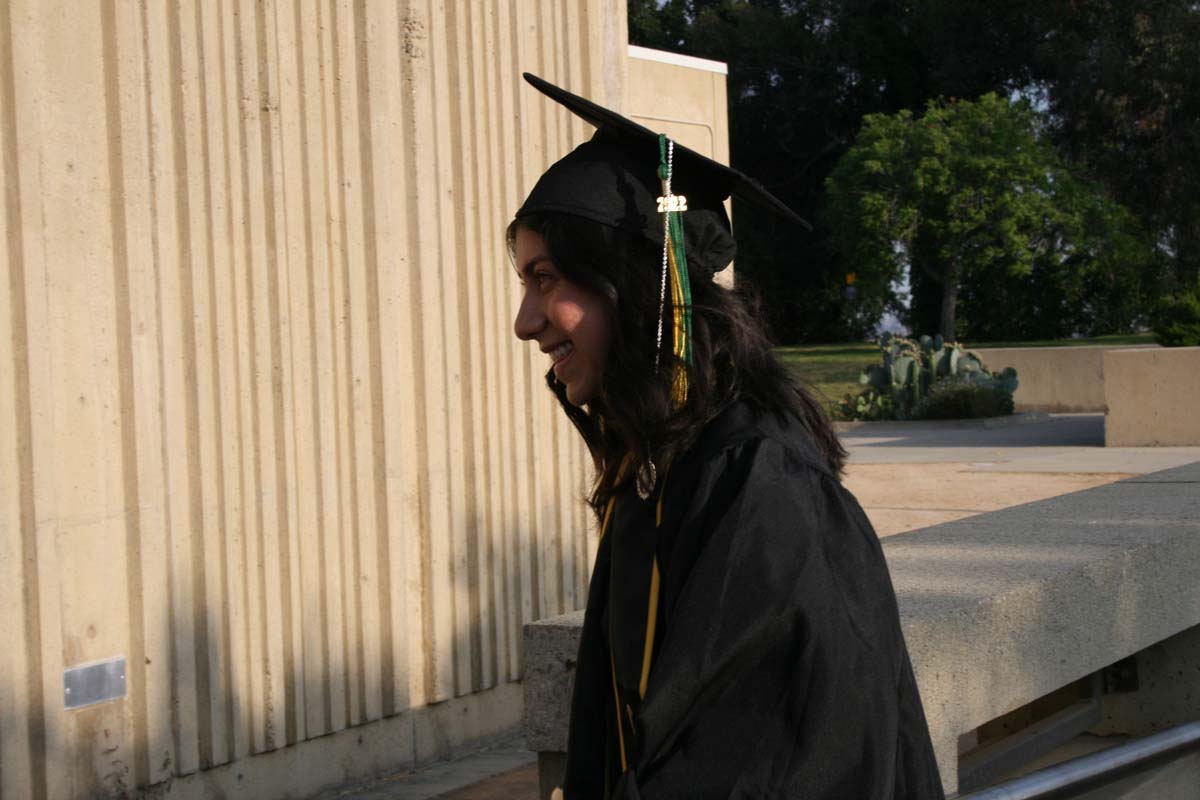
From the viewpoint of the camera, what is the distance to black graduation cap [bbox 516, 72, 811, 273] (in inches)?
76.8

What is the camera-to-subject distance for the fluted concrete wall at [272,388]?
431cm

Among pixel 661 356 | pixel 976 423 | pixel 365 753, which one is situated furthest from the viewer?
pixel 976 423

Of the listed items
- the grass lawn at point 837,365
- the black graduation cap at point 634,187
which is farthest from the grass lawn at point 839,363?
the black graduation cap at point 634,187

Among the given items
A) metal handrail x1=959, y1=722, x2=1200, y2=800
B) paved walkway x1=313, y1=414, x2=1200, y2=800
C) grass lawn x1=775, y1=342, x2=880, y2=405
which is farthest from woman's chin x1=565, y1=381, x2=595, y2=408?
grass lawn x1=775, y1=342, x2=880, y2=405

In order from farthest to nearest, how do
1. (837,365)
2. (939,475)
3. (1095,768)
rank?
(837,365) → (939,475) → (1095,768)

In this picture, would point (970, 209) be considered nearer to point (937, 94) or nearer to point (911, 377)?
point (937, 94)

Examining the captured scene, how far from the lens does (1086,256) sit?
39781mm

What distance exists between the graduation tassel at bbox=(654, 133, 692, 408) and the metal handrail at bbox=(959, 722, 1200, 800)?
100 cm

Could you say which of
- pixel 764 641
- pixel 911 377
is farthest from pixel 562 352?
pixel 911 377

------------------------------------------------------------------------

Transcribe the material as is, with images omitted.

From the viewpoint of the camera, what is the distance to black graduation cap [bbox 516, 72, 811, 273] (in inches)?
76.8

What is the camera-to-subject distance for the fluted concrete wall at [272,388]?
431cm

Among pixel 661 356 | pixel 976 423 | pixel 365 753, which one is situated furthest from the viewer?
pixel 976 423

Of the listed items
- the grass lawn at point 837,365
- the black graduation cap at point 634,187
which is farthest from the grass lawn at point 839,363?
the black graduation cap at point 634,187

Among the given items
A) metal handrail x1=959, y1=722, x2=1200, y2=800
B) paved walkway x1=313, y1=414, x2=1200, y2=800
C) grass lawn x1=775, y1=342, x2=880, y2=405
which is farthest from woman's chin x1=565, y1=381, x2=595, y2=408?
grass lawn x1=775, y1=342, x2=880, y2=405

In order from farthest to nearest, how do
1. (837,365)
2. (939,475)
3. (1095,768)
rank?
(837,365) → (939,475) → (1095,768)

In this picture, would point (970, 209) be considered nearer to point (937, 94) or nearer to point (911, 377)?
point (937, 94)

Examining the captured scene, how far from the lens does (1086,256) sit?
39781mm

What distance exists between the graduation tassel at bbox=(654, 133, 692, 408) and the metal handrail at bbox=(959, 722, 1200, 800)?
100 cm

Could you say which of
- pixel 764 641
- pixel 911 377
is farthest from pixel 562 352?
pixel 911 377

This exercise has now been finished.